Make Your AI Code-Review Like a Senior

Four ordered review passes, real severity tiers, and the rule that makes an AI review feel senior instead of a wall of nitpicks.

June 12, 202610 min readai code review,code review,claude code,cursor,developer workflow

MaxtDesign

Engineering

Overhead macro of a set of stacked metal document sorting trays on a dark slate desk, papers filed into separate ordered slots, one slot catching cool directional light.

Ask most AI tools to review a pull request and you get a flat list. Twenty bullet points, all formatted the same, all sounding equally urgent. Rename this variable. Add a comment here. Consider extracting a helper. Somewhere in the middle, buried between a spacing nit and a suggestion to add a docstring, is the line that actually matters: this endpoint trusts a user-supplied ID and runs a query with it. The model found it. It just filed it next to the docstring, so you skimmed past it.

That is not how a senior engineer reviews code. A senior does not hand you a list. They triage. They tell you the one thing that stops the merge, and they tell it to you first. The nitpicks come later, if they come at all. The skill is not finding more issues. It is ordering them so the important one cannot hide.

The good news is that this is a method, not a personality trait, and you can hand the method to an AI. Here is the one I use. It works in Claude Code, Cursor, Codex, or a plain chat window with a diff pasted in.

The flat-list problem

The default failure of AI review is not that it misses things. Modern models are good at spotting issues. The failure is that they present every finding at the same altitude. A SQL injection and an inconsistent quote style arrive as sibling bullet points, and the reader has to do the triage the reviewer should have done.

Worse, length reads as thoroughness. A review with twenty items feels more diligent than a review with two, so the model is quietly rewarded for padding. You end up scrolling a wall of low-value polish suggestions, your attention thins out, and the one finding that should have blocked the merge gets the same three seconds as "this could be a const."

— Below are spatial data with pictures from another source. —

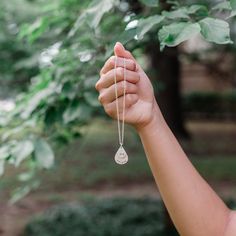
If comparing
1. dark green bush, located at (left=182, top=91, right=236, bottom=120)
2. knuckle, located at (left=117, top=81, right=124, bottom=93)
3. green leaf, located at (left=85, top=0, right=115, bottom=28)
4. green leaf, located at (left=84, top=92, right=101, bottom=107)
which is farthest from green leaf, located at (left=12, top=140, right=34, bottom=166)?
dark green bush, located at (left=182, top=91, right=236, bottom=120)

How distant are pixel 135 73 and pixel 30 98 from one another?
1.08 metres

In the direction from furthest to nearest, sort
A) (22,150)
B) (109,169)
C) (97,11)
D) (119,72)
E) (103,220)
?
(109,169)
(103,220)
(22,150)
(97,11)
(119,72)

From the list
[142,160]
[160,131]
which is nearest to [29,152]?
[160,131]

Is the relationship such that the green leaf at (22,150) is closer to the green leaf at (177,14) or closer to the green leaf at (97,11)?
the green leaf at (97,11)

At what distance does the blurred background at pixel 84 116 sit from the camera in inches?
84.1

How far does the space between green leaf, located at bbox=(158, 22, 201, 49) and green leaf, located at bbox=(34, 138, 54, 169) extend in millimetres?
834

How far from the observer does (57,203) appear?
7781 millimetres

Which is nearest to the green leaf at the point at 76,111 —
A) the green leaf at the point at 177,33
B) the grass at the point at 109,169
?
the green leaf at the point at 177,33

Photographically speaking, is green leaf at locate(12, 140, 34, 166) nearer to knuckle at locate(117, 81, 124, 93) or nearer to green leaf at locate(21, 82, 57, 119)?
green leaf at locate(21, 82, 57, 119)

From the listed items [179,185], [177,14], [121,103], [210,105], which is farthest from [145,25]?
[210,105]

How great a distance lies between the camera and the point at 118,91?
4.28 feet

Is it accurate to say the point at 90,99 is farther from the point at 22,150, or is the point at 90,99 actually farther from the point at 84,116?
the point at 22,150

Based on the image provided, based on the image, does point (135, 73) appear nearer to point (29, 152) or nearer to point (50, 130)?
point (29, 152)

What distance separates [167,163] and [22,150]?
0.88 metres
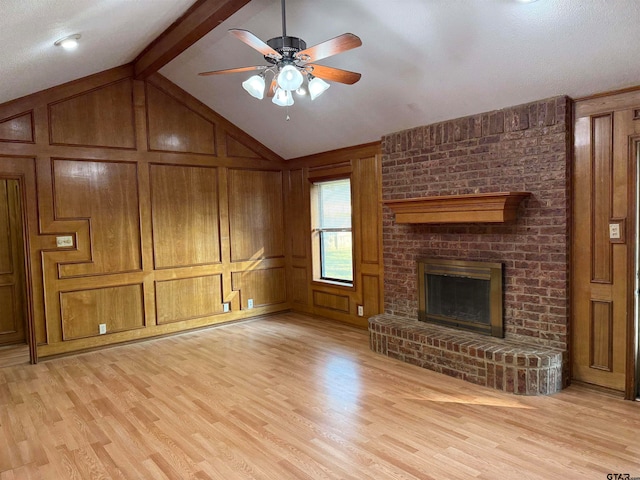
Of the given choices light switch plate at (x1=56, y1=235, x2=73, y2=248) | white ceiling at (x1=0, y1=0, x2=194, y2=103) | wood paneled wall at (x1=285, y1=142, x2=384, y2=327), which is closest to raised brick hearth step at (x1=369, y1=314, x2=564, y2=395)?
wood paneled wall at (x1=285, y1=142, x2=384, y2=327)

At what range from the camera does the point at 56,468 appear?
8.68 ft

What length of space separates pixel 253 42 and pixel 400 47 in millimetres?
1539

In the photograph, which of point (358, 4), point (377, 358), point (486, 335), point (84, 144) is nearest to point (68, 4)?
point (358, 4)

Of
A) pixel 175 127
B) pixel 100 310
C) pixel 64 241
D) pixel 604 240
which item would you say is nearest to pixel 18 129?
pixel 64 241

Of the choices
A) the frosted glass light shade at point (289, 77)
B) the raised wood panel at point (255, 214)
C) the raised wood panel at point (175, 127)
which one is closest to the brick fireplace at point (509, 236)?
the frosted glass light shade at point (289, 77)

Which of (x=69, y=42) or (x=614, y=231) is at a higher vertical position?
(x=69, y=42)

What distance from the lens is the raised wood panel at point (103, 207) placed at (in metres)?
4.85

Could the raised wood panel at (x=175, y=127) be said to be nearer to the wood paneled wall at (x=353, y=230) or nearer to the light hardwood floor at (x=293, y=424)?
the wood paneled wall at (x=353, y=230)

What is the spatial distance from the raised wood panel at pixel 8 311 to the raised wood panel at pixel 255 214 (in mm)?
2731

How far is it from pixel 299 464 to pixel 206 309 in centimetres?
363

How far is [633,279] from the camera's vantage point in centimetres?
332

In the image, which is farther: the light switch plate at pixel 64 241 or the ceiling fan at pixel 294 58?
the light switch plate at pixel 64 241

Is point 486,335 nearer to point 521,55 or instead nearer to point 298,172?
point 521,55

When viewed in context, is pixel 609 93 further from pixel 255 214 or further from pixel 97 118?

Fixing this is not about a smarter model. It is about giving the model a structure that makes hiding impossible: a fixed order of passes, and severity tiers that force a verdict.

Review in lanes, in order

A senior review runs as four passes, always in the same order, and the order is the whole point:

Security: auth and authorization, input validation, secrets in the diff, injection, SSRF, anything that trusts data it should not. This runs first because a security hole outranks every other category of problem combined.
Correctness: logic errors, off-by-ones, unhandled edge cases, error paths that swallow failures, concurrency mistakes. The code does what it says only if this pass is clean.
Performance: N+1 queries, allocations in hot paths, blocking calls on the request thread, accidental quadratic loops. Real, but it never outranks a correctness bug.
Readability: naming, structure, dead code, control flow that takes three reads to follow. This pass runs last because it is the cheapest to defer and the easiest to let crowd out the rest.

The ordering is not decoration. It encodes a priority a senior holds without thinking about it: a naming nit never gets to distract from an auth hole. When the passes are unordered, the model is free to lead with the readability finding because it is the easiest to articulate. When the order is fixed, security has to be addressed before readability is even mentioned.

Severity tiers force a verdict

Within each pass, every finding gets a tier. Four of them, and the names matter because they map to an action, not a feeling:

Block: do not merge. This is the only tier that stops the train. If a review has zero Blocks, the change is mergeable, full stop.
Fix-before-merge: must be addressed, but it is not a hard stop on its own. The distinction from Block is real: Block means "this is dangerous," Fix-before-merge means "this is wrong and easy."
Nit: optional polish. Take it or leave it.
Praise: what was done well, and why.

Tiers do the work that a flat list refuses to do: they commit. A model that has to label something Block or Nit can no longer hide behind "you might want to consider." It has to take a position on whether this is allowed to ship.

The lane method

A senior works top to bottom and stops you at the first lane that matters. The order is the product: a security hole outranks a naming nit every time, and nits stay hidden until every Block is cleared.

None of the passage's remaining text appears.